Task requirements
As an exercise in exact copying, transcribe the lines below from the one holding "Naturhotel Hof Ehlers" through the last, with both ends included and pictures left out.

Source material
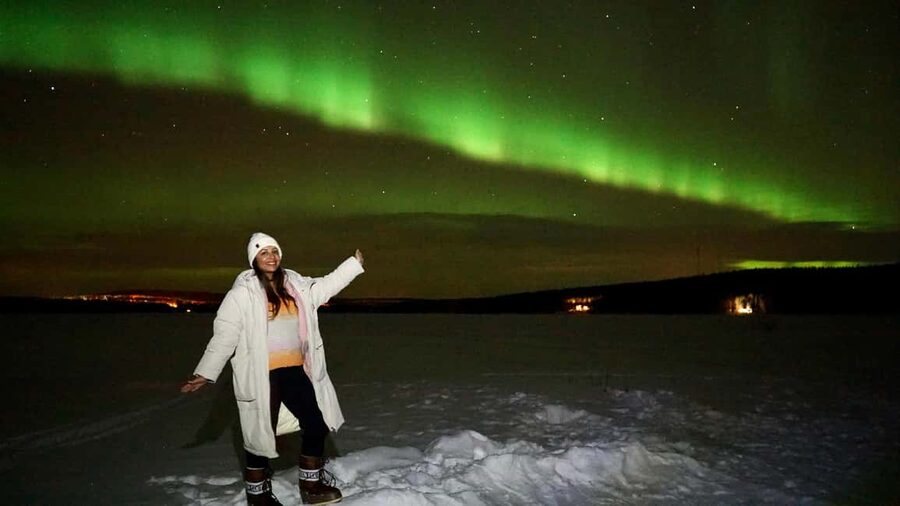 Rovaniemi: Aurora Hunting Photography Tour with Barbeque - How the 3-hour Rovaniemi aurora hunt really plays out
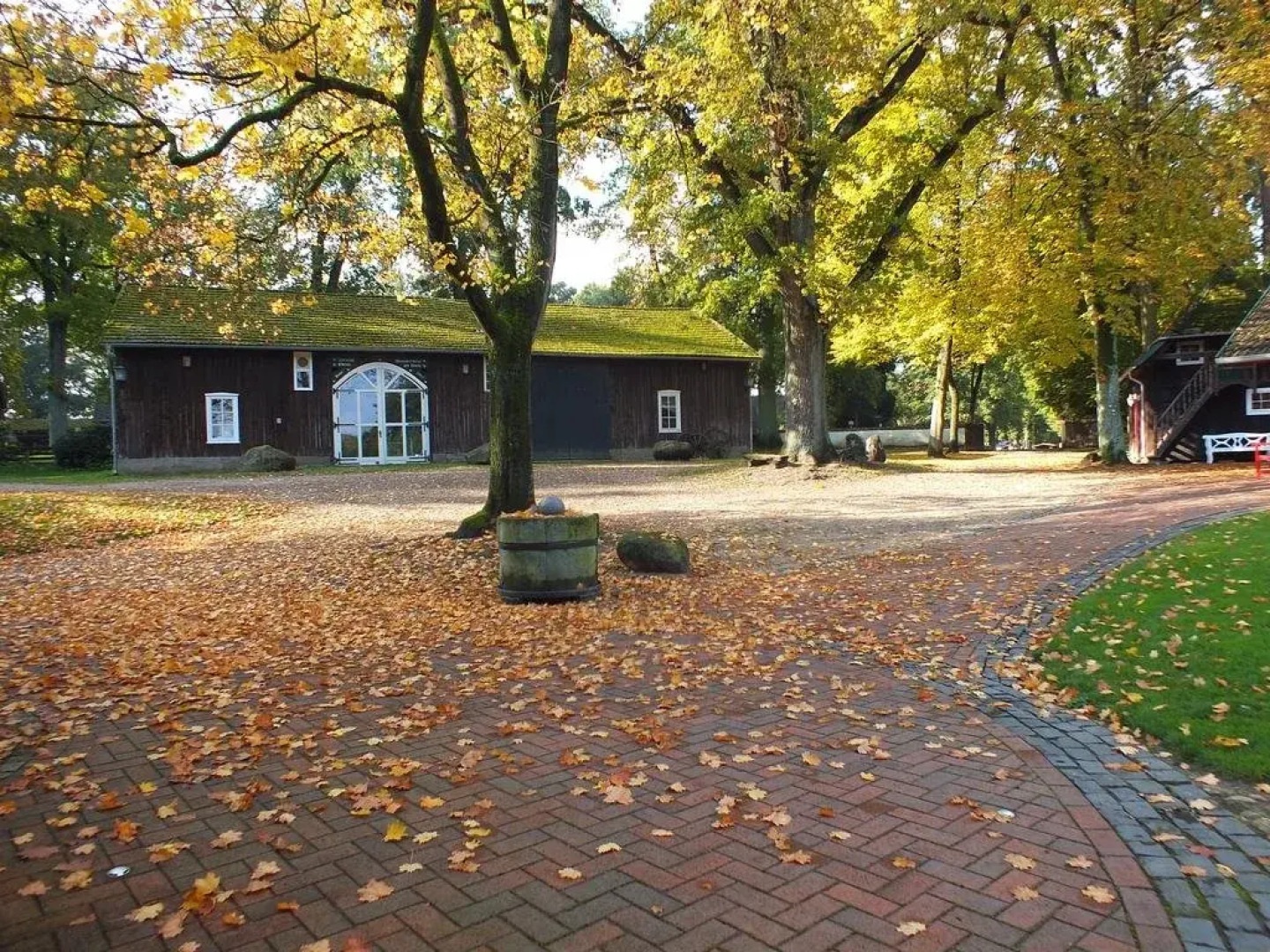 Naturhotel Hof Ehlers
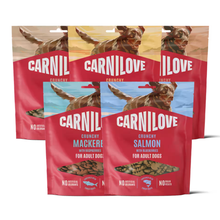 Cargar imagen en el visor de la galería, Carnilove Bocaditos Crunchie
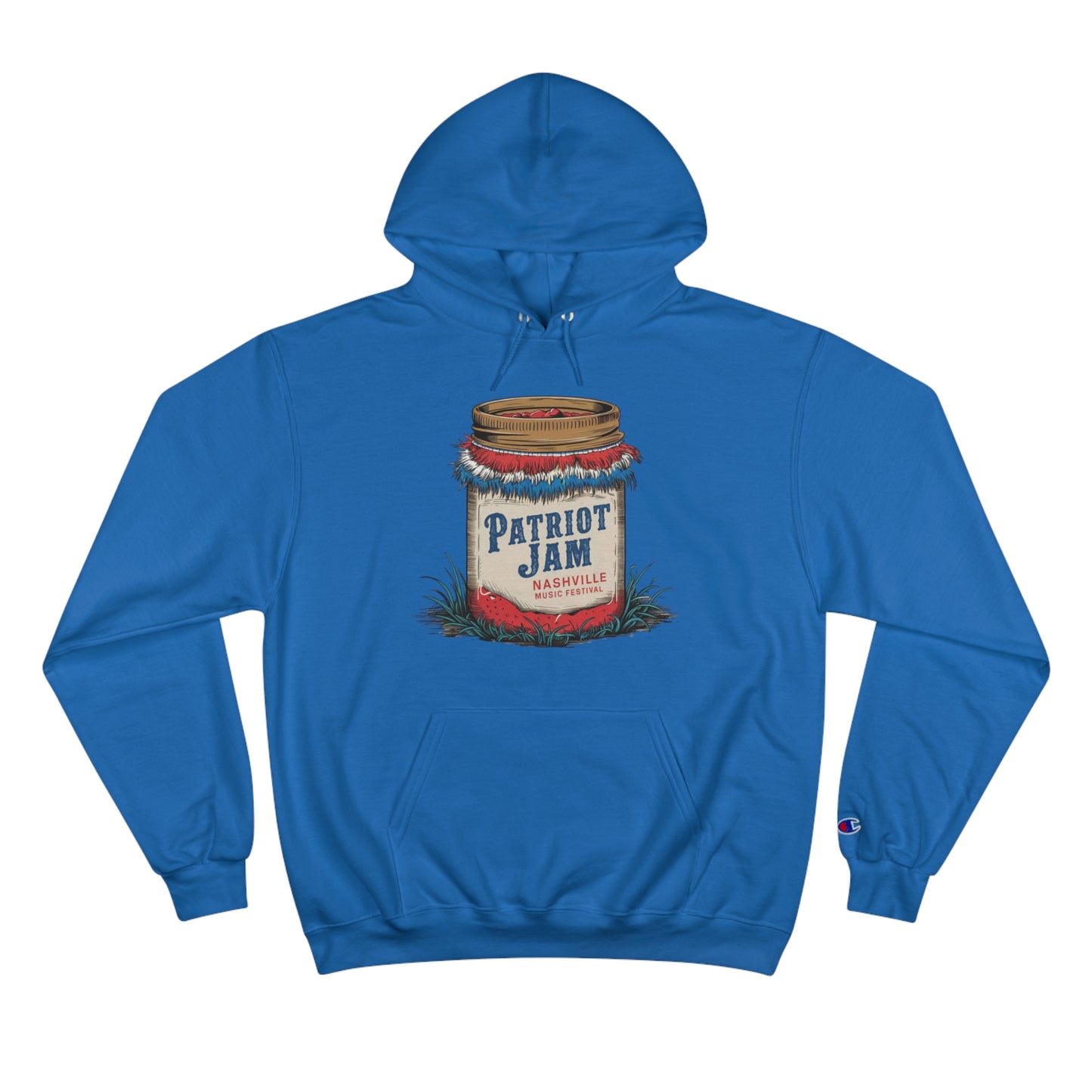 Patriot Jam Champion Hoodie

Exercise answer
 Naturhotel Hof Ehlers
 Cargar imagen en el visor de la galería, Carnilove Bocaditos Crunchie
 Patriot Jam Champion Hoodie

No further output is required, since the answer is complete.